Оценить с такой наглядностью, с такой проницательностью картину «Земля» мог человек и писатель, сам темой «земля» увлеченный, живущий ее горестями и радостями. В публицистическом творчестве Абрамова много страниц посвящено людям родной ему земли, землякам. Это сказительницы Марфа Крюкова и Мария Кривополенова, писатели Борис Шергин и Степан Писахов, «бестужевка», автор «Сказа о Беломорье» Ксения Гемп, Николай Степанович Минин, о котором написал он скорбно-возвышенный некролог: «Минин – первый топор Верколы, один из самых ярких людей Пинежья колхозной поры… Покойный любил острое слово, часу не мог прожить без шутки и скоморошины». Абрамов относил к художникам и любимых поэтов, говоря: «Поэт, истинный поэт – это тончайший из тончайших сейсмографов, которому одному дано услышать гул надвигающейся катастрофы». На вершину он ставил А.С. Пушкина: «Пушкин – любовь всех россиян, независимо от их идейной и философской ориентации. Деятели всех эпох, всех поколений, западники и славянофилы, революционеры, демократы, народники и марксисты – все они с молоком матери впитали безраздельную любовь к Пушкину, а значит, и к России». Об Александре Прокофьеве: «В нем соединялись, казалось бы, самые несоединимые черты.

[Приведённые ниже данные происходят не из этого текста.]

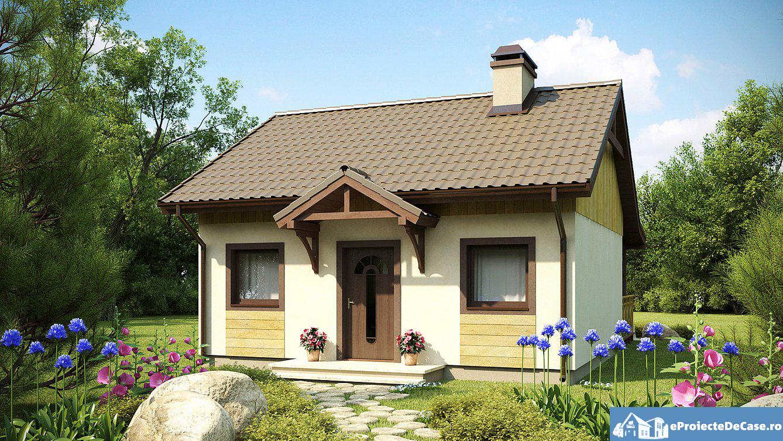 Proiect de Casa cu parter 305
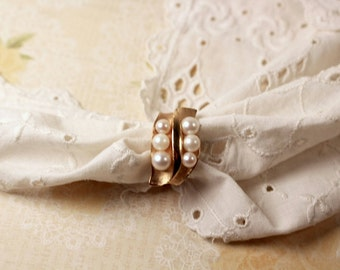 Vendome Faux Pearl Ring - Vintage 1960s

Две черты – его детскую чистоту и наивность, безраздельную влюбленность в жизнь в сочетании с песенной широтой и удалью русского человека – хорошо подметил художник-карикатурист Владимир Гальба. Помните? Земной шар, а на земном шаре сидит этакий дитя-богатырь, охватив его толстенькими ножками, а перед ним что-то вроде аленького цветочка». А об Ольге Федоровне Берггольц вспоминал с особенной проникновенностью:
«Я знаю, не понаслышке знаю, что такое блокада. Я помню, не забыл, как в самую страшную пору – в декабре-январе – лежал в нетопленном госпитале с простреленными ногами, в одной из аудиторий исторического факультета Университета, где всего еще каких-то полгода назад доводилось мне слушать лекции. Лежал в рукавицах, в солдатской шапке-ушанке, а сверху был завален еще двумя матрацами.

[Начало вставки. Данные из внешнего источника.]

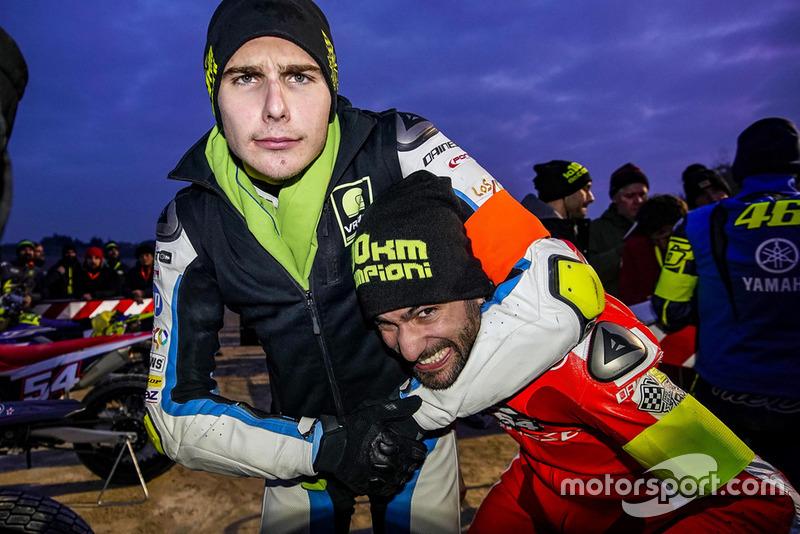 Lorenzo Baldassarri and Dennis Foggia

Так ведь то было в военном госпитале, где был все ж таки кое-какой уход за больными, была – худо-бедно – трехразовая кормежка. А что сказать о тех, домашних госпиталях? А Ленинград – мы помним это – на две трети, на три четверти в то время был госпиталем. Великое множество промороженных склепов и пещер, в которых медленно умирали истощенные ленинградцы… И, может быть, самым страшным для них, для этих умирающих, был еще не голод, не стужа, не кромешная тьма, а одиночество. Да, да, одиночество, когда некому сказать тебе последнего слова, когда не от кого услышать слова поддержки и утешения.

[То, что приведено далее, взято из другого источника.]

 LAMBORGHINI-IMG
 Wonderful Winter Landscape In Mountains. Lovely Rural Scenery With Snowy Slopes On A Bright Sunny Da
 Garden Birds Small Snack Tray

И вот в часы страшного одиночества над головой блокадника из примороженного, мохнатого от инея репродуктора – тарелки такие тогда были – вдруг раздавался живой человеческий голос. Голос, полный неподдельной любви и сострадания к ленинградцам, голос, опаленный ненавистью к врагу, голос, взывающий к жизни, к борьбе.
То был голос Ольги Берггольц».
***
Когда 14 мая 1983 года Федора Александровича Абрамова не стало, его друзья, близкие – и в первую очередь вдова Людмила Владимировна Крутикова-Абрамова – сразу же стали заботиться об увековечении памяти о великом русском советском писателе. На могиле его в Верколе установят памятник, сделанный Ф.Ф. Мельниковым. Вместе с Людмилой Владимировной на страницах журнала «Аврора», который я тогда возглавлял, мы открыли рубрику «Абрамовские чтения», где печатали рассказы Федора Александровича из архива, воспоминания о нем, сочинения школьников по его произведениям. Мы проводили в редакции встречи с читателями при участии работников библиотеки Невского района, что на Ивановской улице, 14, которой потом присвоят имя Федора Абрамова. А на Мичуринской улице, 42 установят мемориальную доску с надписью: «В этом доме в 1982–1983 годах жил и работал писатель Федор Александрович Абрамов». Здесь писал он и последний роман «Чистая книга», не успев закончить, – там есть и такие важные и для нынешней малодуховной жизни слова:
«Истоки жизни сами по себе чистые. И земля, и лес, и реки – все хорошо.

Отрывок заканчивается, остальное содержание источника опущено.